Conventional epidemiologic methods are often inappropriate for estimating effects of psychosocial factors on life-course health because these effects may accumulate across the life course, differ depending on age of exposure, or are subject to complex, time-varying confounding by other exposures. While MSMs can ameliorate some bias due to these methodological challenges, they cannot completely account for bias induced by late study entry, a common complication in this field. The best time to handle missing early-life exposure data is during the study design phase. Our findings reinforce the importance of supporting birth cohort studies and other types of studies that capture information on exposures across the life course. For example, cohort data could be linked to preexisting data sources such as US Census data, Social Security claims, vital records, military veterans’ records, and other government records. Retrospective collection of data on prior exposures may help mitigate confounding of later-life exposures, but misclassification and recall bias become concerns.

_Data extract:_

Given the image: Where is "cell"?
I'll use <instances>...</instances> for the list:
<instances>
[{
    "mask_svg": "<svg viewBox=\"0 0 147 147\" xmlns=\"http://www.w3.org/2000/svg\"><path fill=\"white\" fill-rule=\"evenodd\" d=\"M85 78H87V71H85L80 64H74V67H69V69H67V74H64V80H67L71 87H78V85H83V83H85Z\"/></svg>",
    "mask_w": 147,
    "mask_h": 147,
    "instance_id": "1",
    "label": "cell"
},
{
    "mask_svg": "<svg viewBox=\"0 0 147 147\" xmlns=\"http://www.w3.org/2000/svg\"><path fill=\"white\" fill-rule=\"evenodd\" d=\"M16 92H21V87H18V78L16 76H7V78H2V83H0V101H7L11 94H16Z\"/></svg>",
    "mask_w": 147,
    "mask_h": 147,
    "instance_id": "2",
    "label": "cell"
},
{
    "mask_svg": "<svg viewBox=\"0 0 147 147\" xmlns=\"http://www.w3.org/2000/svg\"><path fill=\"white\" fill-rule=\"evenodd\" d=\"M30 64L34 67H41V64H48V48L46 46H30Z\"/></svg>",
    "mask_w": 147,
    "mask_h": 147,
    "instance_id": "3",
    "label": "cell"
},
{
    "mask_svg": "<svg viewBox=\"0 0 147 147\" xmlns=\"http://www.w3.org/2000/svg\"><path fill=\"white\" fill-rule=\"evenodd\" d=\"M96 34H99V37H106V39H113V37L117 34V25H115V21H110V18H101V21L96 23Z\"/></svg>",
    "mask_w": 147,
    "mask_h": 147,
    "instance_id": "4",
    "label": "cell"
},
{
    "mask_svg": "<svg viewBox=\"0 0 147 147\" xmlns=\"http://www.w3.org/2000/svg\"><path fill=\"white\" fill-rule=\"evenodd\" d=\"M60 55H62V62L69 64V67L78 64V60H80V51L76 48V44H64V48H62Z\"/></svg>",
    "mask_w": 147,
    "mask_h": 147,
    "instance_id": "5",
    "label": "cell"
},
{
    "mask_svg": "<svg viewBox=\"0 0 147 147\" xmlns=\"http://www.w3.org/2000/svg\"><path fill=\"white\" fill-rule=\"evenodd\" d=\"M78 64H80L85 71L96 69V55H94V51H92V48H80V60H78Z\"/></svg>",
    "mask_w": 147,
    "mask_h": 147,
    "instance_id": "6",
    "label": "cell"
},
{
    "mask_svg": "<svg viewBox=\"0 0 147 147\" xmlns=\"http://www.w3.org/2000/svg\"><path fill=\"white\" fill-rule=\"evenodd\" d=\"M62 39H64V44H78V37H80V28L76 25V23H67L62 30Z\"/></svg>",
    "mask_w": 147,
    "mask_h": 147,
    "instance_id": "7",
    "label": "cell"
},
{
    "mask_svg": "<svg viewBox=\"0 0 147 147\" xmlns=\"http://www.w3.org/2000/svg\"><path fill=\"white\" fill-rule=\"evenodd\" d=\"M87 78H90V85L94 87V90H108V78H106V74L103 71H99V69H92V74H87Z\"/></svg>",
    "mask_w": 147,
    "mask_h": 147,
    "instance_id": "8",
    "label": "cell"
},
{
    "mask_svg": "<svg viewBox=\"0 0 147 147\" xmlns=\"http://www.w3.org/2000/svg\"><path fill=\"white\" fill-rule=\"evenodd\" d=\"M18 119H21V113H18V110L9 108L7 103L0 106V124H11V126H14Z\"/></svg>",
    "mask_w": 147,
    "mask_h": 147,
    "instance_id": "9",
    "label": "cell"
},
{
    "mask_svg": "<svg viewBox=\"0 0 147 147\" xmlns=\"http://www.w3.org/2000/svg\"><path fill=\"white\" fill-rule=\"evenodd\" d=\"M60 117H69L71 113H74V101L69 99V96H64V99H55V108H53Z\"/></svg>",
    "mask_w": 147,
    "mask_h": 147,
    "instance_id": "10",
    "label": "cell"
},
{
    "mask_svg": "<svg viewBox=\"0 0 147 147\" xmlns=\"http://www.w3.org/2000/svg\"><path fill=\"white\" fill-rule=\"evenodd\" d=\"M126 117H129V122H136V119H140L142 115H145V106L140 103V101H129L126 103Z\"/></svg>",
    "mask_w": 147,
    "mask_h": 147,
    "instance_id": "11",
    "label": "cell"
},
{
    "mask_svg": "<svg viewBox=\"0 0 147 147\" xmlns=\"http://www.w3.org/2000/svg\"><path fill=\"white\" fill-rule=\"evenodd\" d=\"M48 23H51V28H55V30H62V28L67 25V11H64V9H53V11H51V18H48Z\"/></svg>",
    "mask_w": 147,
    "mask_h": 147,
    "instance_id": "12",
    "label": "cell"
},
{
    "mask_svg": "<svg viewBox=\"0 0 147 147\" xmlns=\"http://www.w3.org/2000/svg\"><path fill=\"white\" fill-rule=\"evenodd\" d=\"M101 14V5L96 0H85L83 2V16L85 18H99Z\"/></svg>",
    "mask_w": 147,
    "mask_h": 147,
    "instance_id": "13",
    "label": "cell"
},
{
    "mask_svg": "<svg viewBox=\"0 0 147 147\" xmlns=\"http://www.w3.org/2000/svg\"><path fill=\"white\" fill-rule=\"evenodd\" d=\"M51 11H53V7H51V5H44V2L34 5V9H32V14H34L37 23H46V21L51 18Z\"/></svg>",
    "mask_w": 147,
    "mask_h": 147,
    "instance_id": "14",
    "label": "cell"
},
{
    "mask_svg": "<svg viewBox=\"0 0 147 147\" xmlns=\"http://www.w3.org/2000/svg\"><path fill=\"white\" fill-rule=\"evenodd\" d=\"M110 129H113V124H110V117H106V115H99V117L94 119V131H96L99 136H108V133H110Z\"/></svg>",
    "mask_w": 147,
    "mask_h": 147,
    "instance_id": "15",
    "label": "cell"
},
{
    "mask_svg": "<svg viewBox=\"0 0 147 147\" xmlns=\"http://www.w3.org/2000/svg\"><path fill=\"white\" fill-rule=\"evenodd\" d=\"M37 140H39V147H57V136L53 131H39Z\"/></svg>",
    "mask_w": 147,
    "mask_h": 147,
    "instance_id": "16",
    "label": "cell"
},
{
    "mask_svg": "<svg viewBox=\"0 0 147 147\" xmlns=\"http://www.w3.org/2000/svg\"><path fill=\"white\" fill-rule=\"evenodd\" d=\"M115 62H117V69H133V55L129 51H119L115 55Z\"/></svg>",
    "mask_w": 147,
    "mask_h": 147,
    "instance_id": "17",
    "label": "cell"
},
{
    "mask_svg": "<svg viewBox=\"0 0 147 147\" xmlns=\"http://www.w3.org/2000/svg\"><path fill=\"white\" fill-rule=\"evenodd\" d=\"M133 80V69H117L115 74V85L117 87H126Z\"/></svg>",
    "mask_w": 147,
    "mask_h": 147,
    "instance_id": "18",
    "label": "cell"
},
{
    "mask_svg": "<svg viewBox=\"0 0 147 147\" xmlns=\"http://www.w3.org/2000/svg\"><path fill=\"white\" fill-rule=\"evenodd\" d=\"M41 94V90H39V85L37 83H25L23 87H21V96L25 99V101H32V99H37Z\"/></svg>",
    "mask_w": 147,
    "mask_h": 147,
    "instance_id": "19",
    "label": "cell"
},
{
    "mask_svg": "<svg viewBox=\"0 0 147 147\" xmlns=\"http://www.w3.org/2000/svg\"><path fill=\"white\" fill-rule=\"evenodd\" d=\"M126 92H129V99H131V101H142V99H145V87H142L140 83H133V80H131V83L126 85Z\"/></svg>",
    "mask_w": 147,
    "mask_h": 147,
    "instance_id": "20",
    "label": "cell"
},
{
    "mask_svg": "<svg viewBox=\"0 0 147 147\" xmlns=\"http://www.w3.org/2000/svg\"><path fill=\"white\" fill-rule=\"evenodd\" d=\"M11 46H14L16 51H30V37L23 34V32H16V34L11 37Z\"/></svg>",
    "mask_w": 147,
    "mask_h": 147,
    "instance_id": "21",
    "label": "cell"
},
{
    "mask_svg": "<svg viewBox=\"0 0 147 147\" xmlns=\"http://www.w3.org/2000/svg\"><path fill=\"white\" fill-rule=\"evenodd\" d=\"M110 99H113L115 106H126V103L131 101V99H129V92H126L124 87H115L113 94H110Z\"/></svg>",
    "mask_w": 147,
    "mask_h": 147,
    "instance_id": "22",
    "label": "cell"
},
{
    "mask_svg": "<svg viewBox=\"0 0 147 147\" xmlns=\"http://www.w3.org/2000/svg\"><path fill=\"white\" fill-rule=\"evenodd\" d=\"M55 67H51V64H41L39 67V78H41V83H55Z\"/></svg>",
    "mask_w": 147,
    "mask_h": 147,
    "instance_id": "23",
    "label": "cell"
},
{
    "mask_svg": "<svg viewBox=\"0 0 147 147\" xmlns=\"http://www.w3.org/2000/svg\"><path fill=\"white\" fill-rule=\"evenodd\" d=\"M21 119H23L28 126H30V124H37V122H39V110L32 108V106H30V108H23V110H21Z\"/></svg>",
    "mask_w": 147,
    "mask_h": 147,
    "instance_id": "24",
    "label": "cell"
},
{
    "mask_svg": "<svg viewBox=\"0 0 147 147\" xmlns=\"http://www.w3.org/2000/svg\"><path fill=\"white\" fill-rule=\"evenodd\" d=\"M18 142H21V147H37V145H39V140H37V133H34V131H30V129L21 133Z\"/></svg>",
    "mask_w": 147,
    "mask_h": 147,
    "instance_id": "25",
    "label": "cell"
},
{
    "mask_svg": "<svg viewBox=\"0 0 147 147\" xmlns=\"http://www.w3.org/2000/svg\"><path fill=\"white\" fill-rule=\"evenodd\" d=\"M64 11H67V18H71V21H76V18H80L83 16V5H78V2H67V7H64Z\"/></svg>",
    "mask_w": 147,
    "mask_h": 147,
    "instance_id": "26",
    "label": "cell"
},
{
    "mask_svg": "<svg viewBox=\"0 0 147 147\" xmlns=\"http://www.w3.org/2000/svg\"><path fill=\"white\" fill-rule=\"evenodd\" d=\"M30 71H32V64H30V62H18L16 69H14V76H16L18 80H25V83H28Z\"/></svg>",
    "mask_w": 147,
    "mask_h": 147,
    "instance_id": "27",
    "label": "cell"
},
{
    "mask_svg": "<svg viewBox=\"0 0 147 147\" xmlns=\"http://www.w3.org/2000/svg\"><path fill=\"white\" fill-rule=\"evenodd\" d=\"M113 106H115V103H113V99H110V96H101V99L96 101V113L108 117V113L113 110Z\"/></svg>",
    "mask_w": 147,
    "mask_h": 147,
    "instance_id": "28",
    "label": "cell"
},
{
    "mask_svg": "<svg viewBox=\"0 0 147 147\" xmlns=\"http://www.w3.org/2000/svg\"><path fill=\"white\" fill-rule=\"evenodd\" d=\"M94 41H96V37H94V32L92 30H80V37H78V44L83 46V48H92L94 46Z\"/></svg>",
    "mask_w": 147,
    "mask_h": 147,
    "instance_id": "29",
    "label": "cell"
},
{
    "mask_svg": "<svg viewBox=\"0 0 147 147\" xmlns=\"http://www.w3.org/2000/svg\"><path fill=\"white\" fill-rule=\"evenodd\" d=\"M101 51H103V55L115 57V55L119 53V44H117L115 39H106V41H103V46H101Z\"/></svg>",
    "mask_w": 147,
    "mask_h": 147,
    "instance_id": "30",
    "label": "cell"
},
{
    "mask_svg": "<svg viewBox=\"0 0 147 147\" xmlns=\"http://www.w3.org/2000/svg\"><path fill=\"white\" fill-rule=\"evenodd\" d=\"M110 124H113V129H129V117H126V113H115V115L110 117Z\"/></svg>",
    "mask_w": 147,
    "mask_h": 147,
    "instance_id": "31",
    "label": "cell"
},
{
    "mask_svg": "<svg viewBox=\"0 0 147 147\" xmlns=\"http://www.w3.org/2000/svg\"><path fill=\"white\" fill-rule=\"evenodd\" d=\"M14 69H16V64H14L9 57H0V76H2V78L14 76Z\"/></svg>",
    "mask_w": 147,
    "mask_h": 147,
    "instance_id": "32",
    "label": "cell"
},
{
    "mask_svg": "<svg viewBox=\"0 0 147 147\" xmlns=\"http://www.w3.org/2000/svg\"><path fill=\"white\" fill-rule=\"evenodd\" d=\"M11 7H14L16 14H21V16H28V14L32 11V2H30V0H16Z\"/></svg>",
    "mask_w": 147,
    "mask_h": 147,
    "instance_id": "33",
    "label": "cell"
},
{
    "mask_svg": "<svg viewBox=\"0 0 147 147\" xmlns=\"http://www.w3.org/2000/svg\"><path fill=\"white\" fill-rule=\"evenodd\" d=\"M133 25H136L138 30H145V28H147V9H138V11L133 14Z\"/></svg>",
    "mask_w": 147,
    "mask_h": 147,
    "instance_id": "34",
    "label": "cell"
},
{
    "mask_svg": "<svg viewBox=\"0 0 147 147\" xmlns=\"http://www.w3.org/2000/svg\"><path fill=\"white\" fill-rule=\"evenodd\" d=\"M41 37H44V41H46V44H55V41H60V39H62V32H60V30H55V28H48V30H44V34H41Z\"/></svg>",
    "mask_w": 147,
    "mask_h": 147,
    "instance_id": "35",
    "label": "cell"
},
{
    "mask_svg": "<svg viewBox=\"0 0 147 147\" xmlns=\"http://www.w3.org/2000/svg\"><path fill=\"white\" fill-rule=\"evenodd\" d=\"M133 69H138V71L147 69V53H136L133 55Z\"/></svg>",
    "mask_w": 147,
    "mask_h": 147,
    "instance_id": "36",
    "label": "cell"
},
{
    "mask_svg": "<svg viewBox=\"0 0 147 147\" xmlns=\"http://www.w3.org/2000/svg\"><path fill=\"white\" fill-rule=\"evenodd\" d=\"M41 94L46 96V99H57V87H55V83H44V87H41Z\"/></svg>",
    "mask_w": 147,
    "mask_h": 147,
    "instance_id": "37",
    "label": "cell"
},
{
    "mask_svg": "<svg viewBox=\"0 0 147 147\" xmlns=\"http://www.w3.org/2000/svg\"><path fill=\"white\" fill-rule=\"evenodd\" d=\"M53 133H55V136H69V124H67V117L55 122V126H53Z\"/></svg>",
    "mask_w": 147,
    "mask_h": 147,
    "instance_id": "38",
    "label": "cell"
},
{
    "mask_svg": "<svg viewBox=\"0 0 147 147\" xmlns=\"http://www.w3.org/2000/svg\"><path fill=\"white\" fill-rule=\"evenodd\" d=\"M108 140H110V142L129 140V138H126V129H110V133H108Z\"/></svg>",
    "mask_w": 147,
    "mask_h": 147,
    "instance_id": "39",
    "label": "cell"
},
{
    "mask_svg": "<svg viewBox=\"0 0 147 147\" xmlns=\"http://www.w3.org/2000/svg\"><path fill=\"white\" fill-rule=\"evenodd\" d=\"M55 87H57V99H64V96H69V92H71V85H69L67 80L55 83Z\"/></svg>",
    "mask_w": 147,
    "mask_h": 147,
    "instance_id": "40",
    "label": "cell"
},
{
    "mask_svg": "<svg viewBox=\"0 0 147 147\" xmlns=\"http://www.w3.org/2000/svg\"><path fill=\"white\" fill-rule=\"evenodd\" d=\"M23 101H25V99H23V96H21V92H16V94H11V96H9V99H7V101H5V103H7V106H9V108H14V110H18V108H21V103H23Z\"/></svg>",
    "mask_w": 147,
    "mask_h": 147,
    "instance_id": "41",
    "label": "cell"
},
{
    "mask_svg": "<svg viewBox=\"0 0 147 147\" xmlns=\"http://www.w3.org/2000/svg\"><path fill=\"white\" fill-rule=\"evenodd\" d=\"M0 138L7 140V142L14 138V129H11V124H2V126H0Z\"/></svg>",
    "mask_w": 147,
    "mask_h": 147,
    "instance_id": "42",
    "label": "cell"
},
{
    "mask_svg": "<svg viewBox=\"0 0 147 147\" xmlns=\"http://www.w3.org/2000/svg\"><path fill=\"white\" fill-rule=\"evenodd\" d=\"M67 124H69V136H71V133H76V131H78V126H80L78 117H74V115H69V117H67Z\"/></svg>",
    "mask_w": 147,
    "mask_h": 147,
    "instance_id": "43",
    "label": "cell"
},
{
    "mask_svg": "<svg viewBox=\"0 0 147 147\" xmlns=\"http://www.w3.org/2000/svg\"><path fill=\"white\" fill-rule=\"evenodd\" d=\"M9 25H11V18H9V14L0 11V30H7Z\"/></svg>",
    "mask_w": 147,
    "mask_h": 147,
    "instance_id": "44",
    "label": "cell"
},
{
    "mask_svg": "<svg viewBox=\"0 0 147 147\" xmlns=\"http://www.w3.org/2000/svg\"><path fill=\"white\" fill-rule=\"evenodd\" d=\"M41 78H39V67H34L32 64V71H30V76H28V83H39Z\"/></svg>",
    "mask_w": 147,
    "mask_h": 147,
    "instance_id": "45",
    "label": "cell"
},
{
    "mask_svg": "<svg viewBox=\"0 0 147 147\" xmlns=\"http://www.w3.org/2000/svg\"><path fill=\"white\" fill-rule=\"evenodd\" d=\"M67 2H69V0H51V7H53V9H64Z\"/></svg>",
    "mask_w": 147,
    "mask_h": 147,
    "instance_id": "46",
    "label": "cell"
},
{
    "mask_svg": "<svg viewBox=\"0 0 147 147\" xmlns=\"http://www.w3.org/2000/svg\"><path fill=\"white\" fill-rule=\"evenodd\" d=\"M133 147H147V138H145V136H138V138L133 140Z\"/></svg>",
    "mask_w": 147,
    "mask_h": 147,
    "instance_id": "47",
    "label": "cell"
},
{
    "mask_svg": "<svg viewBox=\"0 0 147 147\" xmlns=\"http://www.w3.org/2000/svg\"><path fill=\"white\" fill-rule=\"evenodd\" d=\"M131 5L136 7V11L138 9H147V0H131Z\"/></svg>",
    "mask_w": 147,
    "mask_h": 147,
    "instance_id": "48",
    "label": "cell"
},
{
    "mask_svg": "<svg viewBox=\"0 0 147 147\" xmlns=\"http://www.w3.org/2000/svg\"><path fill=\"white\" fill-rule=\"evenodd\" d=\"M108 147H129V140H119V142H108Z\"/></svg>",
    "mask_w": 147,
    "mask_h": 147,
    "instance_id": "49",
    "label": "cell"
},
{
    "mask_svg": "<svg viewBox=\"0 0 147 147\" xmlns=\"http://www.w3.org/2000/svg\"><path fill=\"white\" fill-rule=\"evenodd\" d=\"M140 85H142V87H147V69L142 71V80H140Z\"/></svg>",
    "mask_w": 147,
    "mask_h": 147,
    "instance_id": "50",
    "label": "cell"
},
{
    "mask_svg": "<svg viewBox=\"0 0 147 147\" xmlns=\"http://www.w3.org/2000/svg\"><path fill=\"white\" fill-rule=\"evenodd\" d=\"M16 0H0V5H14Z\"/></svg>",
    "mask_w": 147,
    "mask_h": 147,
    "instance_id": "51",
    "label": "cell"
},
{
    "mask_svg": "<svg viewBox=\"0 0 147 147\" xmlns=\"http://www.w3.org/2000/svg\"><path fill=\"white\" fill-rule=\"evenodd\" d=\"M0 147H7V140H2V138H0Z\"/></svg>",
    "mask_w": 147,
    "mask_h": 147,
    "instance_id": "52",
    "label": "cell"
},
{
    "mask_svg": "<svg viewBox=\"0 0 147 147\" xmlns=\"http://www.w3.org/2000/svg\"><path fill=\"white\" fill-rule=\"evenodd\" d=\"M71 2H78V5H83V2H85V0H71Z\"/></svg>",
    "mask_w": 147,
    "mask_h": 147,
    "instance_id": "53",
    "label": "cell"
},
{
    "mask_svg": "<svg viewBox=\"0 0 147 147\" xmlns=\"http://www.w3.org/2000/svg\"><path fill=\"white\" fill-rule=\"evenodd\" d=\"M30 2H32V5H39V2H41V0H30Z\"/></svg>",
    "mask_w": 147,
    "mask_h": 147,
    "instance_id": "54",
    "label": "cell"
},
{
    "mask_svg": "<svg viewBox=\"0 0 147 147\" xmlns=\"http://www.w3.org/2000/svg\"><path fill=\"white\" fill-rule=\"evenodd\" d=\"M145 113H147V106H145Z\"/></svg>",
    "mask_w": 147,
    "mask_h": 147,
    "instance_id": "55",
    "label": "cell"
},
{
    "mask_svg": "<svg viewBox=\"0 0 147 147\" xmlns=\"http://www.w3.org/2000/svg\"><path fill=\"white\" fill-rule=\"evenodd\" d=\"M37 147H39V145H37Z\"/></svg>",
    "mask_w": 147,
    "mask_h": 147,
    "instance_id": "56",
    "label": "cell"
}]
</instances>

_What is required:_
Pick up the passage on estimating life-course health effects above from its final sentence and carry it forward.

_Result:_
During the analytical phase, methods such as the use of negative controls can be implemented to detect bias in observational studies (36, 37). Other sources of information regarding the likely distribution of the exposure within the population of interest could be used to estimate a weighted average of the different exposure categories in late life. Mendelian randomization uses genetic variants as instrumental variables and under certain assumptions provides causal estimates. Such estimates may be useful but should not be misinterpreted as providing precise estimates for effects of exposure at a specific age. In principle, instrumental variables with age-specific effects on exposure could be used to ameliorate this problem. For example, policy changes are often used as instrumental variables in social epidemiology if the policy alters access or exposure to specific social resources or adversities. Such policy changes will occur at different ages for different individuals and could—with sufficient data and strong assumptions—be used to estimate age-specific effects of social determinants of health.

Left-truncation of outcomes is another possible source of bias if people who have already experienced an outcome are excluded from the cohort. In the presented scenarios, it is unlikely that left-truncation of the outcomes was a serious concern, since the outcome (stroke) rarely occurs before the start of follow-up in midlife. However, researchers should consider the possible effects of left-truncation of the outcome if relevant to their studies, since it may result in selection bias (38, 39). Though the causal structures we present are oversimplifications of a series of complex relationships occurring across the life course, our scenarios highlight the importance of addressing these methodological challenges, since biases illustrated in simplified scenarios will likely be evident in more complicated scenarios.

Our findings underscore the importance of clearly identifying and discussing what effects can and cannot be estimated without bias. A more refined understanding of each study’s results will provide the clearest possible indication of what future studies are needed to advance the field and what important questions remain.